Sunday, November 29, 2009

Patient advocates ill at ease with Rx data mining Patient advocates see sales tactic as medical meddling

When your doctor writes you a prescription, that's just between you, your doctor and maybe your health insurance company, right?

Wrong. The pharmaceutical companies that make those prescription drugs are also looking over the doctor's shoulder, keeping track of how many prescriptions for which drugs the physician is writing.

And that data on the prescribing habits of thousands of doctors has become a powerful sales and marketing tool for the pharmaceutical industry, but also a source of growing concern among some elected officials, health care advocates and legal authorities.

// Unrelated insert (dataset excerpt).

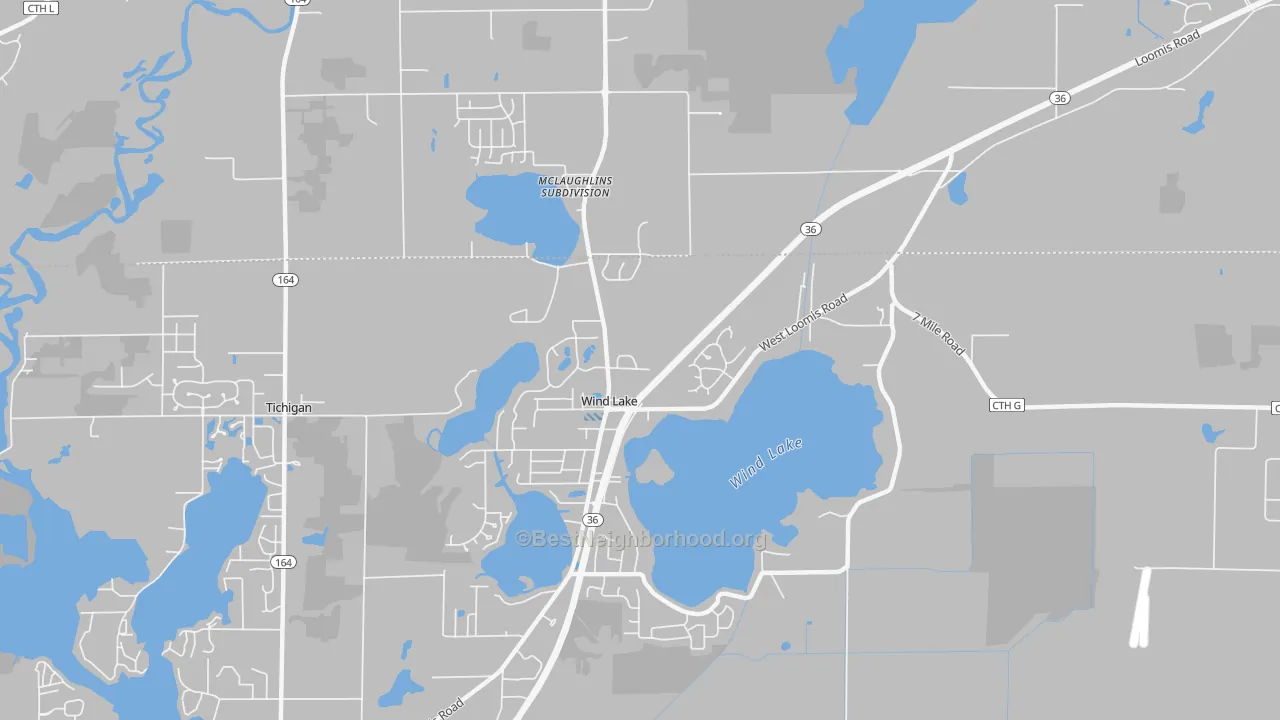 Transit Grade map of Wind Lake, WI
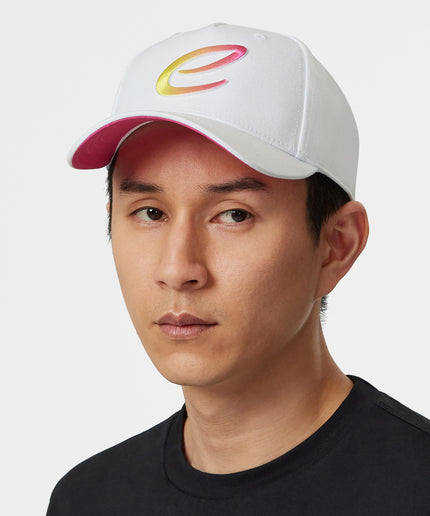 Formula E Unisex Gradient Logo White and Pink Hat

The identity of patients is not disclosed, but knowing in detail what doctors are prescribing enables drugmakers to fine-tune their messages when sales reps call on doctors. They can lobby for use of an alternative drug made by their own company, for instance, bolstering the pitch with specially selected research data or free samples.

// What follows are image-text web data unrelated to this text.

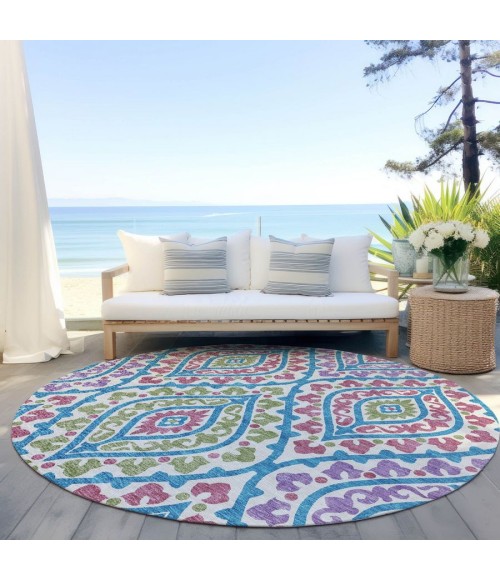 Addison Chantille ACN761-White 8 ft. X 8 ft. Round Rug
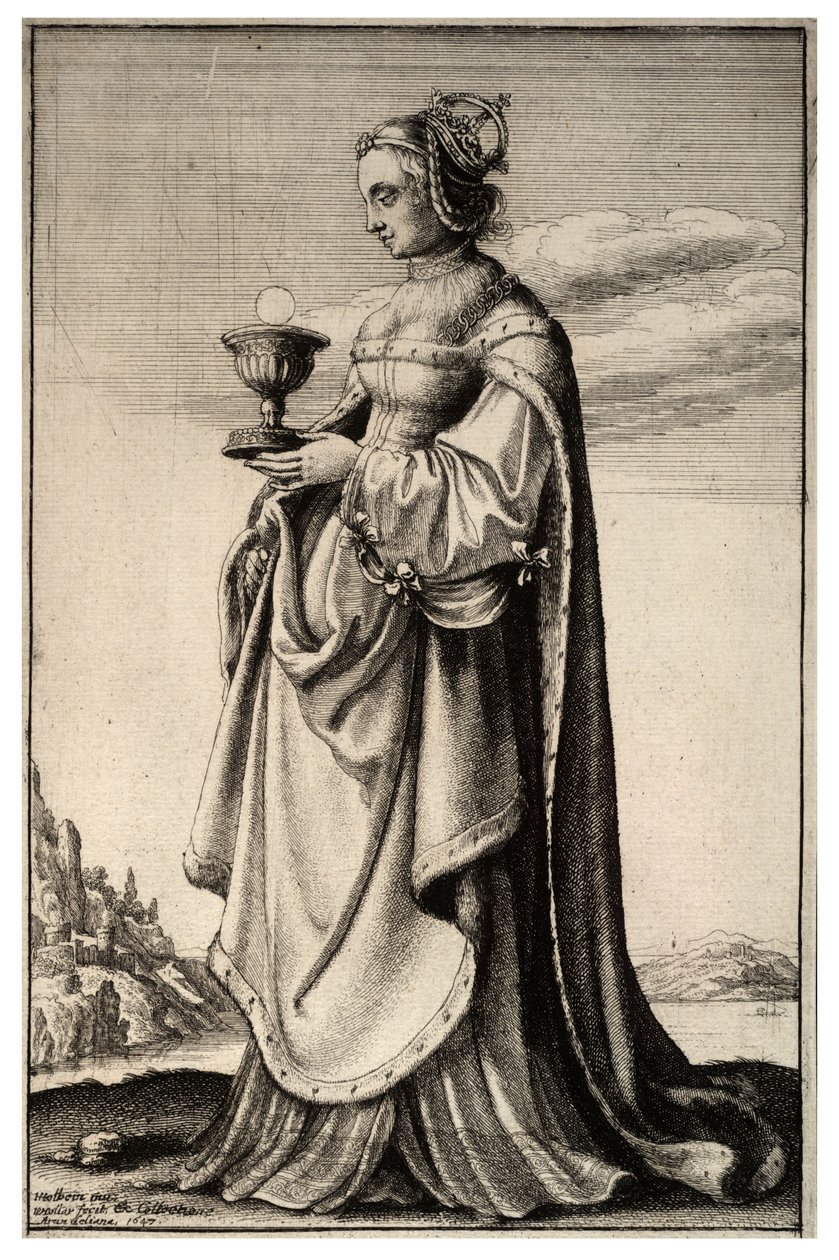 Sankt Barbara af Wenceslaus Hollar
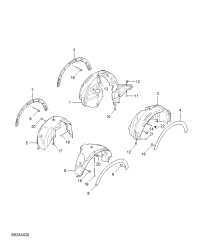 10955717-Patch assy., r. fr. wheelhouse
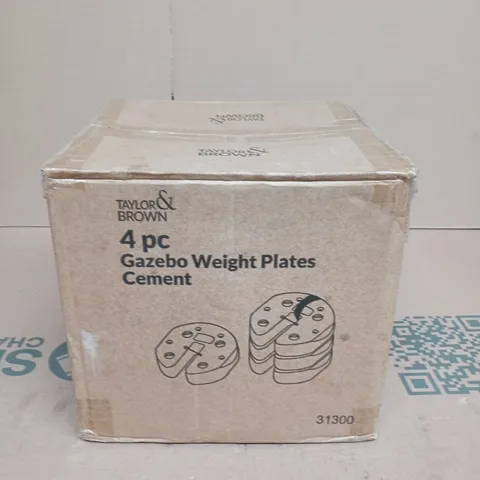 TAYLOR & BROWN 4 PC GAZEBO WEIGHT PLATES CEMENT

What worries some government officials and patient advocates is that sales tactics keyed to a doctor's prescribing preferences may distort decision-making. That's especially likely, the critics say, when many doctors have trouble finding time to examine a plethora of studies and weigh the results carefully. And, given the concern over costs, they say, free samples or other inducements could influence decisions for nonmedical reasons.

The practice is known as "prescription data mining." Medical data firms annually blend several billion prescription records -- purchased from pharmacies and health insurers -- with physician data from the American Medical Association and other sources and sell the results to drug companies.